Front. Endocrinol., 10 July 2013
Sec. Bone Research
This article is part of the Research Topic Bone vascular function and its importance for bone remodeling in health and disease View all 5 articles

Regulation of Bone Marrow Angiogenesis by Osteoblasts during Bone Development and Homeostasis


      Ernestina Schipani* Ernestina Schipani1*Collen Wu Collen Wu2Erinn B. Rankin Erinn B. Rankin2Amato J. Giaccia*
   Amato J. Giaccia2*
  • 1Division of Endocrinology, Department of Medicine, Indiana University Medical School, Indianapolis, IN, USA
  • 2Division of Radiation and Cancer Biology, Department of Radiation Oncology, Stanford University School of Medicine, Stanford, CA, USA

Bone marrow is a highly heterogeneous and vascularized tissue. The various cell types populating the bone marrow extensively communicate with each other, and cell-to-cell cross talk is likely to be essential for proper bone development and homeostasis. In particular, the existence of osteogenesis and angiogenesis coupling has been recently proposed. Despite its high degree of vascularization, a gradient of oxygenation is present in the bone marrow, and the endosteal surface of cortical bone appears to be among the most hypoxic areas in the body. Oxygen (O2) is both an essential metabolic substrate and a regulatory signal that is in charge of a specific genetic program. An important component of this program is the family of transcription factors known as hypoxia-inducible factors (HIFs). In this Perspective, we will summarize our current knowledge about the role of the HIF signaling pathway in controlling bone development and homeostasis, and especially in regulating the crosstalk between osteoblasts, progenitor cells, and bone marrow blood vessels.

Bone Marrow: A Highly Vascularized Tissue with a Gradient of Oxygenation

Skeletal development is dependent on two mechanisms: intramembranous ossification and endochondral replacement (1, 2). Intramembranous ossification is a process in which mesenchymal cells differentiate directly into osteoblasts, is responsible for the formation of the flat bones of the skull. In contrast, endochondral replacement, which accounts for the development of most other bones, is a two-step process: mesenchymal cells give origin to chondrocytes, which build a template known as growth plate; this template is next replaced by bone.
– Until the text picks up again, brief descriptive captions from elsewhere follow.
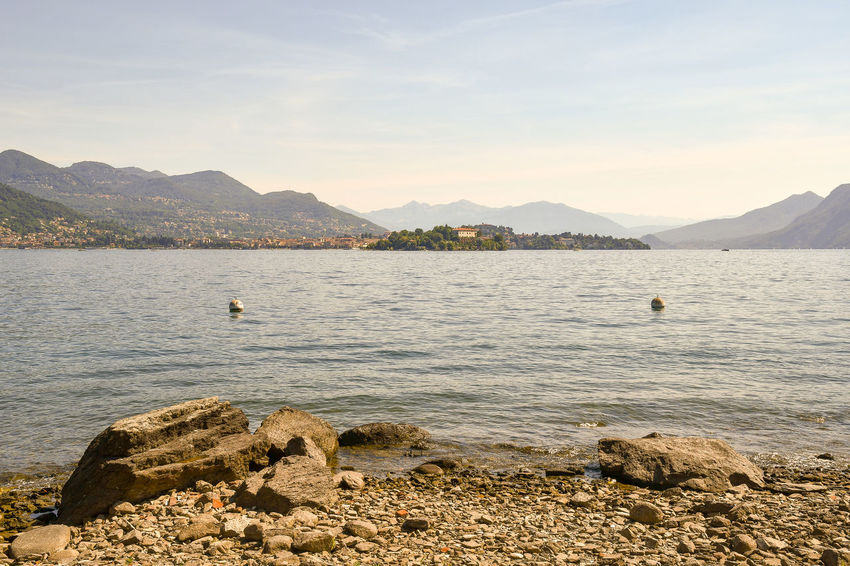 Lake view from a pebbled beach with island and coast in the background, Maggiore Lake, Piedmont, Italy Water Mountain Scenics - Nature Beauty In Nature Tranquility Rock Nature Tranquil Scene Mountain Range No People Outdoors Bay Lake Maggiore Lake Isola Madre Piedmont Italy Italy Coast Lake Beach Beach Pebbles Scenic View Travel Vacations Calm Water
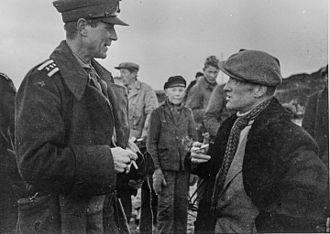 Liberation of Finnmark - Colonel A.D. Dahl (left) in conversation with Peder Holt (right), the interim Governor of Finnmark, in Vadsø, in late 1944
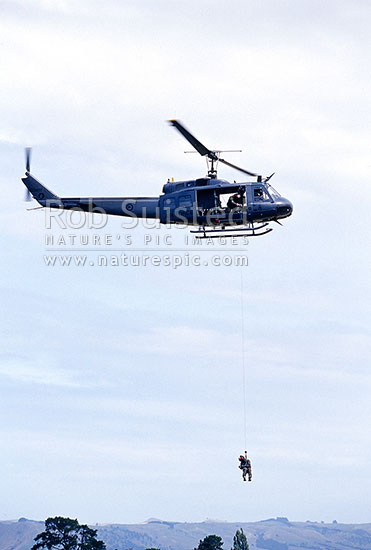Royal New Zealand Air force Iroquois helicopter winching crew member, New Zealand (NZ) stock photo.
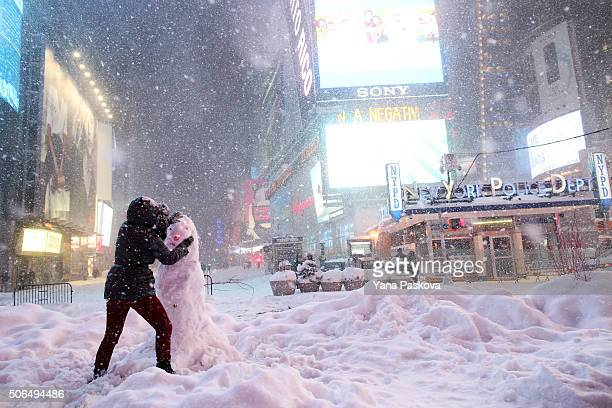 A woman decorates a snowman in Times Square as all cars but emergency vehicles are banned from driving on the road on January 23 2016 in New York...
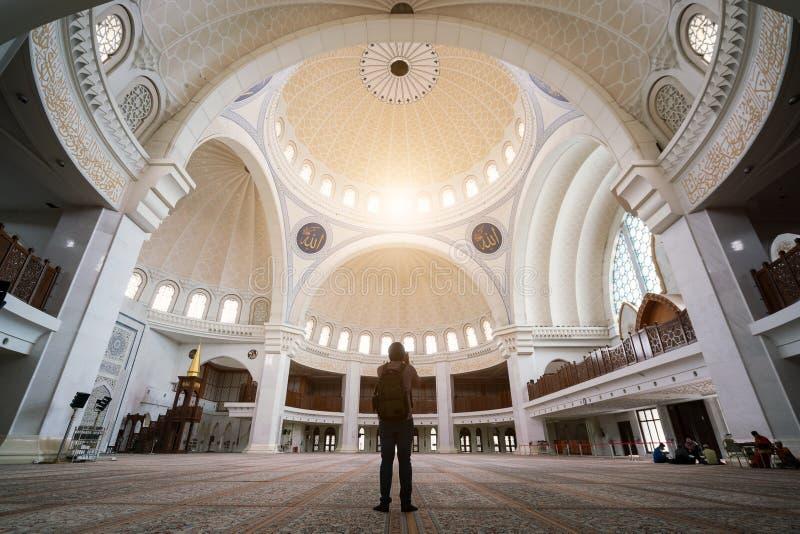 Путешественник молодого человека с рюкзаком идя к мечети Wilayah Persekutuan в Куалае-Лумпур, Малайзии стоковые изображения rf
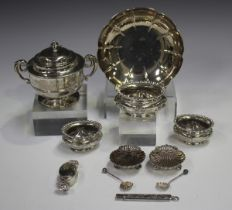 A pair of Victorian silver scallop shell salts, each raised on ball feet, with matching salt spoons,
Bone marrow is a highly heterogeneous and highly vascularized tissue. In addition to endothelial cells, at least two other cell types populate the adult bone marrow: hematopoietic cells, which originate from the very well characterized hematopoietic stem cell (HSC), and mesenchymal cells, which include stromal cells, osteoblasts, and adipocytes, and are thought to be derived from a still not fully defined mesenchymal stem cell population (3). Stromal cells are a meshwork of osteoblast precursors and specialized fibroblasts known as reticular or adventitial cells. However, the relationship between these two types of stromal cells, if any, remains to be elucidated (4).

It is noteworthy that HSCs can also give rise to osteoclasts, which are specialized cells that resorb bone (5). Furthermore, it has been hypothesized that hematopoietic and endothelial cells probably share a common mesodermal precursor (6).

The clear dichotomy between hematopoietic-endothelial cells and mesenchymal cells and their distinct embryological origin was already recognized more than 40 years ago by Le Douarin, who wrote in one of her seminal papers “The contribution to bone marrow histogenesis of cells of vascular and blood origin, on one hand, and of the elements of the cartilaginous model, on the other hand, was analyzed. It appeared that osteoblasts, osteocytes, and stromal cells of marrow are derived from the perichondrium. In contrast, the endothelium of the vascular buds and the hemopoietic cells which invade the diaphyseal cartilage during the endochondral ossification process do not belong to the mesenchymal bone primordium but have a fully extrinsic origin” (7).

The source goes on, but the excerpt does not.